RECORDS PROVIDED -
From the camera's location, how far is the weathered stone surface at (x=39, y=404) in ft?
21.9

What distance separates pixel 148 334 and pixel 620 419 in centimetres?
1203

--

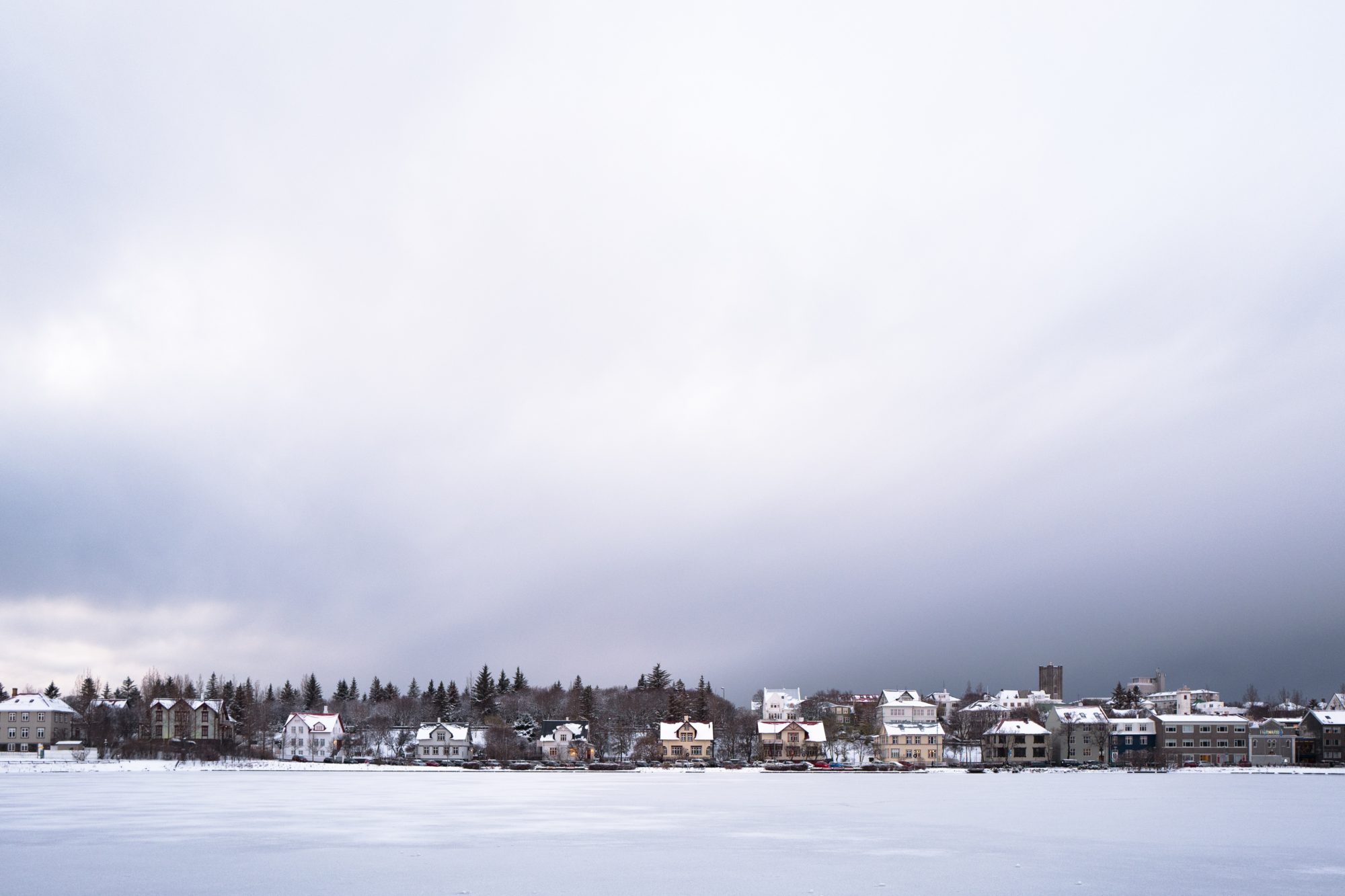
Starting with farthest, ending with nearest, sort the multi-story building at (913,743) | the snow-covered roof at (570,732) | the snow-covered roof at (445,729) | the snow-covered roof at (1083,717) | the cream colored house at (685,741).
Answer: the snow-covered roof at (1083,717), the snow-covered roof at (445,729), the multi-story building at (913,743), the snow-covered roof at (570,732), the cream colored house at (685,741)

STATED PROBLEM - Reproduce everything from the line containing "Starting with farthest, ending" down to the line containing "Answer: the snow-covered", including both of those lines.

FINAL RESULT -
Starting with farthest, ending with nearest, sort the multi-story building at (913,743) | the snow-covered roof at (570,732) | the snow-covered roof at (445,729) | the snow-covered roof at (1083,717) | the cream colored house at (685,741).
Answer: the snow-covered roof at (1083,717), the snow-covered roof at (445,729), the multi-story building at (913,743), the snow-covered roof at (570,732), the cream colored house at (685,741)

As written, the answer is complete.